[Items listed in a dataset]
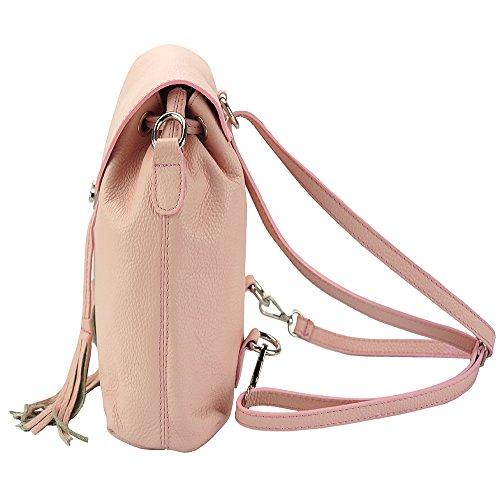 Rucksack multi-functional  Bougainvillea aus Kalbsleder- 9119 Pink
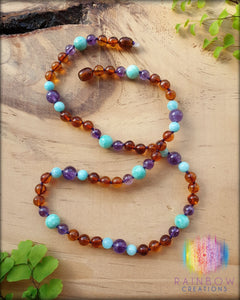 Adults Polished Cognac Amber, Amethyst and Amazonite Necklace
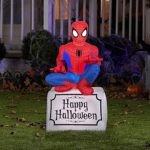 Gemmy-Airblown-Inflatable-Halloween-Spiderman-Sitting-On-Tombstone-Yard-Decoration-35-feet-Tall-0-0
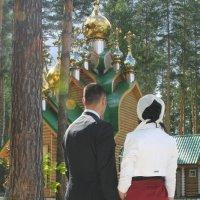 В Ганиной Яме.Екатеринбург. :: игорь козельцев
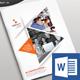 Multipurpose Brochure Design  - GraphicRiver Item for Sale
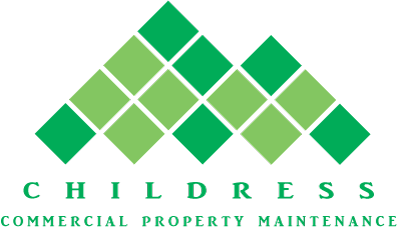 Childress Commercial Property Maintenance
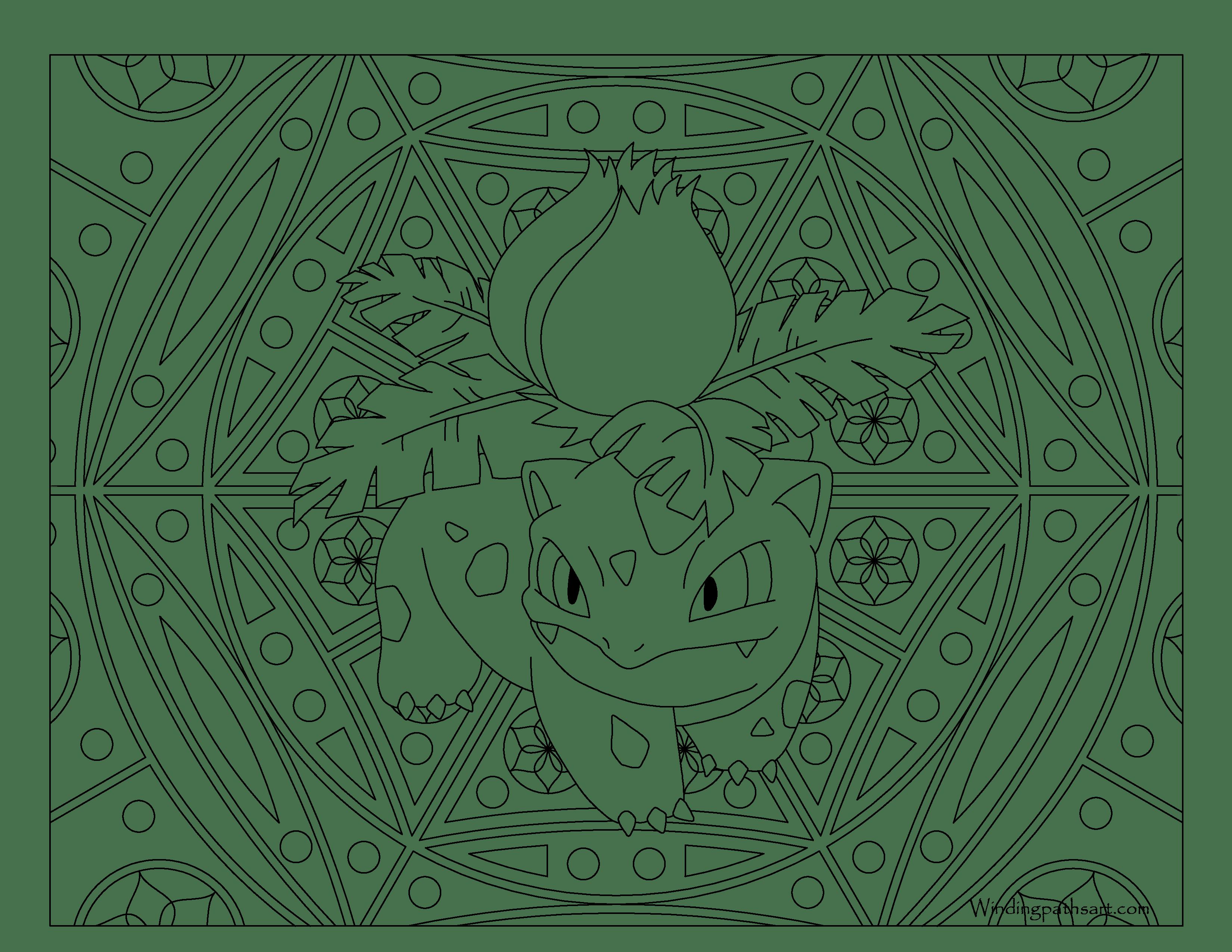 3300x2550 Ivysaur Pokemon Coloring Page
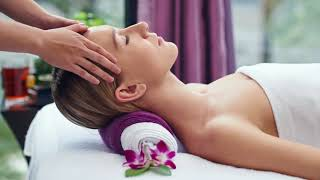 **Luxury Spa** Relaxing Jazz Spa Music, Massage Music, Romantic Playlist, Buddha Lounge, Smooth Jazz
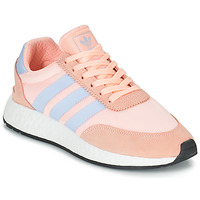 Chaussures Femme Baskets basses adidas Originals I-5923 W Rose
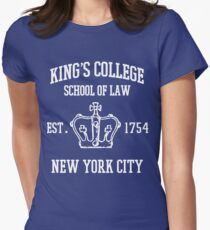 HAMILTON BROADWAY MUSICAL King's College School of Law Est. 1854 Greatest City in the World Womens Fitted T-Shirt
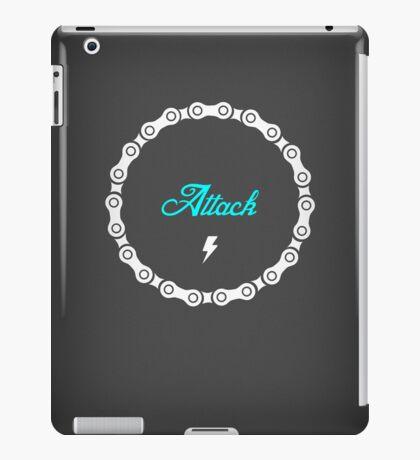 Attack - Blue iPad Case/Skin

Task objective
Leave the pictures out and copy the rest of the data exactly.

Response area
 Rucksack multi-functional  Bougainvillea aus Kalbsleder- 9119 Pink
 Adults Polished Cognac Amber, Amethyst and Amazonite Necklace
 Gemmy-Airblown-Inflatable-Halloween-Spiderman-Sitting-On-Tombstone-Yard-Decoration-35-feet-Tall-0-0
 В Ганиной Яме.Екатеринбург. :: игорь козельцев
 Multipurpose Brochure Design  - GraphicRiver Item for Sale
 Childress Commercial Property Maintenance
 3300x2550 Ivysaur Pokemon Coloring Page
 **Luxury Spa** Relaxing Jazz Spa Music, Massage Music, Romantic Playlist, Buddha Lounge, Smooth Jazz
 Chaussures Femme Baskets basses adidas Originals I-5923 W Rose
 HAMILTON BROADWAY MUSICAL King's College School of Law Est. 1854 Greatest City in the World Womens Fitted T-Shirt
 Attack - Blue iPad Case/Skin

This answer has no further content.